Vivahiba Türkiye’de gördüğümüz bir boşluktan doğdu. Medyada ideolojik bir gettolaşma var. Biz istiyoruz ki habercilikte demokratik bir iletişim ortamı yaratarak bu gettolaşmayı kıralım. vivaHiba’da her görüşten insan haber yazabilsin, köşe de yazabilsin istiyoruz. Bu insanlar gazeteciliğin evrensel standartları dışında hiçbir şeyi kafaya takmasınlar, özgürce yapsınlar haberlerini. Bir diğer hedefimiz de insanların bireysel gazetecilik yaparak para kazanabileceği bir model oluşturmak.


Fotoğraf: S. Kuzey Yıldız

Sayım Çınar: Sistem nasıl işliyor?

Değişen ve gelişen bir sistem. Türkiye’de yurttaş gazeteciliğinin yapılabileceğini ıspatladık. İyi bir teknolojik alt yapımız var… İyi bir sistem kurduk. Vatandaşlar dünyanın her yerinden vivahiva.com ’a girip rahatlıkla haber yükleyebiliyorlar. Haberin youtube’u gibiyiz yani… Haberleri konusunda yurttaş muhabirlerimize danışmanlık hizmeti veriyoruz. Şu an 600’e yakın yurttaş muhabirimiz var. Bunların 250’si aktif olarak bize haber yapıyorlar. Yorum yazısı değil haber yapıyorlar, bu çok önemli… Daha çok yaygınlaşmak istiyoruz. Merkeziyetçi haber akışının yönünü değiştirmeye gayret ediyoruz; yereli merkeze taşımak istiyoruz. İşimiz kolay değil ama vatandaşlardan büyük destek alıyoruz. Çünkü vivaHiba’nın hiç bir siyasi angajmanı yok. Sadece haberciliğin ve insan haklarının evrensel değerlerine bağlıyız o kadar. Bu nedenle herkese açığız; AKP’lisine de CHP’lisine de sosyalistine de çevrecisine de gay ve lezbiyenine de laiklere de dindarlara da… İdeolojik anlamda, vivaHiba’yı Twitter ve facebook gibi bir sosyal medya mecrası olarak düşünsün herkes.

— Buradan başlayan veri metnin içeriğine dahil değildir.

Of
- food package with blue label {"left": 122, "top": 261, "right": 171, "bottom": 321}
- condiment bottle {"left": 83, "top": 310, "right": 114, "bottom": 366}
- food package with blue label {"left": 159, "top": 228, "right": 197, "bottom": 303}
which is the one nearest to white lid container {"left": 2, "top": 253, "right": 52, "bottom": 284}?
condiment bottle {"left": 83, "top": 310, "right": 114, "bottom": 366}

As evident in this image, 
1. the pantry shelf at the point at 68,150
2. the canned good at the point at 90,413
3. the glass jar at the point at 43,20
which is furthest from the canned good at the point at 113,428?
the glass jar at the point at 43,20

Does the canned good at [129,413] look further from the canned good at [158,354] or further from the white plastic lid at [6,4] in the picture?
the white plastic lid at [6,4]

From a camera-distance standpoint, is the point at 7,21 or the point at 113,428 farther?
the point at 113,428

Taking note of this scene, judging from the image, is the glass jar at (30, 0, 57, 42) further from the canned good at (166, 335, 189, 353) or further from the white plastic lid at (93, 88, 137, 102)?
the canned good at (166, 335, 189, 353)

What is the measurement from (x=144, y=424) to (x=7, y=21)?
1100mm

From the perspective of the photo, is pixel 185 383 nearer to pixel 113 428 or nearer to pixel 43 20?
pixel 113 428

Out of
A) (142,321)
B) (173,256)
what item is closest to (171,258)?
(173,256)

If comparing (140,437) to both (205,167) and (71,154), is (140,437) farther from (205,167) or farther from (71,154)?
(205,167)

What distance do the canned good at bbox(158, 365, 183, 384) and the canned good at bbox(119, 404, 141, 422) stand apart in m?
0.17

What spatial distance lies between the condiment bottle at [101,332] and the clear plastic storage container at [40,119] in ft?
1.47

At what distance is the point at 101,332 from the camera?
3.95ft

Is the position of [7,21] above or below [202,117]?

“Gazeteciler sessizce izliyor bir kenarda Vivahiba’yı.”

Sayım Çınar: Tepkiler nasıl?

Gazeteciler sessizce izliyor bir kenarda. Bir şey demiyorlar. Bu deliler ne yapıyor diye sonucu bekliyorlar zannedersem. Ortağım Barış Şarer New York’tan ben buradan yani İstanbul’dan operasyonu yürütüyoruz. Online yönetilen bir kurumuz. Gönüllü genç çalışanlarımız var. Bahçeşehir Üniversitesi içinde, Startupbootcamp’de çok güzel bir ofisimiz var ama ben dahil kimse ofise gitmiyor, mobil çalışıyoruz. Genç bir portalız ama ses getiren haberlerimiz oluyor. Önümüzdeki süreçte sosyal medya yönümüz daha da gelişecek. Yeni bir iletişim ağı olarak vivaHiba’nın formu, kullanıcıların istekleri ve şikayetleriyle şekilleniyor.

Köşe yazmayı özlemiyor musun, hangi gazetede yazmak istersin?

Özlemez olur muyum. Sadece Hürriyet, Milliyet, Vatan ve Radikal gazetelerinden teklif gelirse yazabilirim.